● TEKS SUMBER
********************

Sabtu, 26 September 2015

Dosa kalau Pendidikan tanpa Karakter

Ojasca me, sahasca me, atma ca me
Tanuusca me, sarma ca me.
Varma came, yajnena kalpantam.
(Yajurveda XVIII.3) 

Maksudnya:
Semoga melalui yadnya kami memperoleh sifat-sifat utama seperti: kemuliaan, kejayaan, kekuatan rohani, kesehatan jasmani, kesejahteraan dan perlindungan Tuhan. 


Menyelenggarakan pendidikan sesungguhnya suatu yadnya yang sangat mulia. Dalam Bhagawad Gita IV.33 dinyatakan persembahan berupa ilmu pengetahuan suci (Jnyana Yadnya) dinyatakan jauh lebih utama daripada beryadnya dengan harta benda. Karena lewat pendidikanlah akan dapat melahirkan orang-orang arif bijaksana. Hidup tanpa kearifan adalah hidup menuju kehancuran. 

Hakikat penyelenggaraan pendidikan lewat sekolah adalah untuk melakukan Jnyana Yadnya membangun manusia-manusia berkarakter mulia. Penyelenggaraan pendidikan tanpa membangun karakter yang luhur sesungguhnya pendidikan itu akan menyebar dosa. Penyelenggaraan pendidikan di sekolah tidak semata-mata mengajarkan peserta didik untuk mencari nafkah. 

Pendidikan harus melahirkan manusia yang memiliki kemampuan mengelola hidupnya dengan baik dan benar. Tanpa membangun karakter yang luhur pendidikan itu akan menimbulkan dosa sosial. Demikian pandangan Mahatma Gandhi tentang hal yang dapat menimbulkan dosa sosial.

********************

● PETUNJUK PENGERJAAN
- 1) Dalam teks tentang pendidikan karakter, persembahan apa yang menurut Bhagawad Gita IV.33 jauh lebih utama daripada beryadnya dengan harta benda?
- 2) Lanjutkan teks tentang pendidikan karakter mulai dari sesudah kalimat terakhirnya.
Entri-entri berikut tidak ada hubungannya dengan teks tentang pendidikan karakter.

● KUMPULAN ENTRI
********************

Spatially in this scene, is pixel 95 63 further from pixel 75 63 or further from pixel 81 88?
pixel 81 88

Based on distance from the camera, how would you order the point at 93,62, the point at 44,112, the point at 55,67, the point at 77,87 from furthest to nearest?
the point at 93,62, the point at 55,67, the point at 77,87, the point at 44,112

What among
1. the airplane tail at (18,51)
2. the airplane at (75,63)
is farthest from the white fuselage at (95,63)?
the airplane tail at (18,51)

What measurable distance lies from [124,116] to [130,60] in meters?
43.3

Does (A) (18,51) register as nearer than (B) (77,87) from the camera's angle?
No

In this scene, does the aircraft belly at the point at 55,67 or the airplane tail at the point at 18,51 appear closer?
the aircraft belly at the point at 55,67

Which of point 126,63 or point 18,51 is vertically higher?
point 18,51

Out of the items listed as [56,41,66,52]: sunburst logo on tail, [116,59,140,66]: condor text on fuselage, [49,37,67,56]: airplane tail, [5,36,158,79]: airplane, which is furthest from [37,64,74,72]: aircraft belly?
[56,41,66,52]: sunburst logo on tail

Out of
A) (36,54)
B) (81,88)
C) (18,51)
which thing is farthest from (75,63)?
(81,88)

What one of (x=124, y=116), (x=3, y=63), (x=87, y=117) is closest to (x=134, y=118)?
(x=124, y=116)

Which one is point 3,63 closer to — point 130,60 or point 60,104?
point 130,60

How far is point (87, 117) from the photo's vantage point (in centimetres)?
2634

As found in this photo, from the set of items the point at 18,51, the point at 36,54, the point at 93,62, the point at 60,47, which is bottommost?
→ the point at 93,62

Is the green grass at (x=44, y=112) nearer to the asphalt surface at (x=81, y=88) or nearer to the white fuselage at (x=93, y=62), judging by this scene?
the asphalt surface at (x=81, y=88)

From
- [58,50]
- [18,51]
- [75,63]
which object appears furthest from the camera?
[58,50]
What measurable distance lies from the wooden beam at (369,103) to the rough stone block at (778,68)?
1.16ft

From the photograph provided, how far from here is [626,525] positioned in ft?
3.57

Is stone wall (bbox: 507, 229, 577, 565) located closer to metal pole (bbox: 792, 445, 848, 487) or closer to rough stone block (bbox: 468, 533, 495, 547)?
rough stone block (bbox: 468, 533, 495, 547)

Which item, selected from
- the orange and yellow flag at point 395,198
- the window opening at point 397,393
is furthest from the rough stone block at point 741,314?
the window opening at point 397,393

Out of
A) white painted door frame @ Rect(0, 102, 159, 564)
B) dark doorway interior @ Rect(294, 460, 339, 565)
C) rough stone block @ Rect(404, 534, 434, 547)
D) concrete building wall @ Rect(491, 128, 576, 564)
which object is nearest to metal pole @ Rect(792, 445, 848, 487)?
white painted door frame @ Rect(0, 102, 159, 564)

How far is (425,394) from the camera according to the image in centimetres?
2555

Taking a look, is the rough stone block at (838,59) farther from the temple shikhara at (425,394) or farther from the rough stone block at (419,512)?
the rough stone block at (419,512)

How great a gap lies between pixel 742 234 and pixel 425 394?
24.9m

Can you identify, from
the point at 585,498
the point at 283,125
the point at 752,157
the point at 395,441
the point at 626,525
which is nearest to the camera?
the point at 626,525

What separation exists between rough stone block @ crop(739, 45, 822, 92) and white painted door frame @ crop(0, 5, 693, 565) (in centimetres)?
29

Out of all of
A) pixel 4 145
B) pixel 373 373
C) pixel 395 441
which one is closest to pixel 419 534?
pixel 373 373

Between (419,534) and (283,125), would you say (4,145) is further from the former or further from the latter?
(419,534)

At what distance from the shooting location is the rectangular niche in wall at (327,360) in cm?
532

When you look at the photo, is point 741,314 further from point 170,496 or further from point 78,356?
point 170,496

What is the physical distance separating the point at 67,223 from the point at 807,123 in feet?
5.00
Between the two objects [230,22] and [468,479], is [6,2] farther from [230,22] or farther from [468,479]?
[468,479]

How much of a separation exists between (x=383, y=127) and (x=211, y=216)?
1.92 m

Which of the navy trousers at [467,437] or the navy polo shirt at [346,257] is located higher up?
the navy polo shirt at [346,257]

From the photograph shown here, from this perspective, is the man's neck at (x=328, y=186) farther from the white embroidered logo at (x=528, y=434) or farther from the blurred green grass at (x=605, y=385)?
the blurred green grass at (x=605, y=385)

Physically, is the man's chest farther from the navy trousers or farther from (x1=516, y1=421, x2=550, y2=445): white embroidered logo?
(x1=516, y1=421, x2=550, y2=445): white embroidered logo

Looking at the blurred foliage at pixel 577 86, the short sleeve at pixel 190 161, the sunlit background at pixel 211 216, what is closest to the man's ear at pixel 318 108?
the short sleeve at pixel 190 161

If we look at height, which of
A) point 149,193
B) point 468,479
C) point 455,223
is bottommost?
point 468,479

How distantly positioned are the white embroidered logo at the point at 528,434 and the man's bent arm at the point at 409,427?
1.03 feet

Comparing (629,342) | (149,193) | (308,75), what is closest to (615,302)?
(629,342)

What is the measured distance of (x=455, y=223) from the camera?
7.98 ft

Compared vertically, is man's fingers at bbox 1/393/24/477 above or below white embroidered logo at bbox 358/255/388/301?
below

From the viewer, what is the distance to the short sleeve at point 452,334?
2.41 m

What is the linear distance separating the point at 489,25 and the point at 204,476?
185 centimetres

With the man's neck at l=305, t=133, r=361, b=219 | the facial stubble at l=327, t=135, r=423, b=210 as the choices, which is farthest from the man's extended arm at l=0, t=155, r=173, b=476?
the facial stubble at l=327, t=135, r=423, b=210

********************

● KUNCI JAWABAN
- 1) Persembahan berupa ilmu pengetahuan suci (Jnyana Yadnya).

- 2)
Kalau sekolah menyelenggarakan pendidikan untuk mengajar peserta didik hanya untuk mencari nafkah, maka pendidikan itu tidak akan membawa perbaikan hidup dalam masyarakat. Menyadari hal ini para penggiat Bali yang beragama Hindu setelah kemerdekaan mendirikan sekolah sebagai wadah untuk menyelenggarakan pendidikan dengan nilai tambah moralitas Hindu dan kebudayaan Bali.
Lembaga yang menyelenggarakan pendidikan formal tersebut untuk di Denpasar Bali ini berdirilah Yayasan Dwijendra dengan nuansa Hindu dan Yayasan Saraswati dengan nuansa kebudayaan Bali. Umumnya di kabupaten lainnya juga berdiri berbagai lembaga pendidikan swasta untuk menanamkan nilai-nilai Budaya Bali yang dijiwai oleh agama Hindu. Sebelum ada sistem penyeragaman yang bertarap nasional lembaga tersebut memang cukup berhasil mengembangkan dirinya sebagai lembaga yang dibanggakan oleh masyarakat Hindu di Bali. Kebanggaan itu timbul karena lembaga pendidikan yang bernuansa Hindu dan budaya Bali mampu menciptakan gerakan untuk mendalami dan mengembangkan agama Hindu dan budaya Bali dengan cara-cara modern dalam pengertian yang sebenarnya.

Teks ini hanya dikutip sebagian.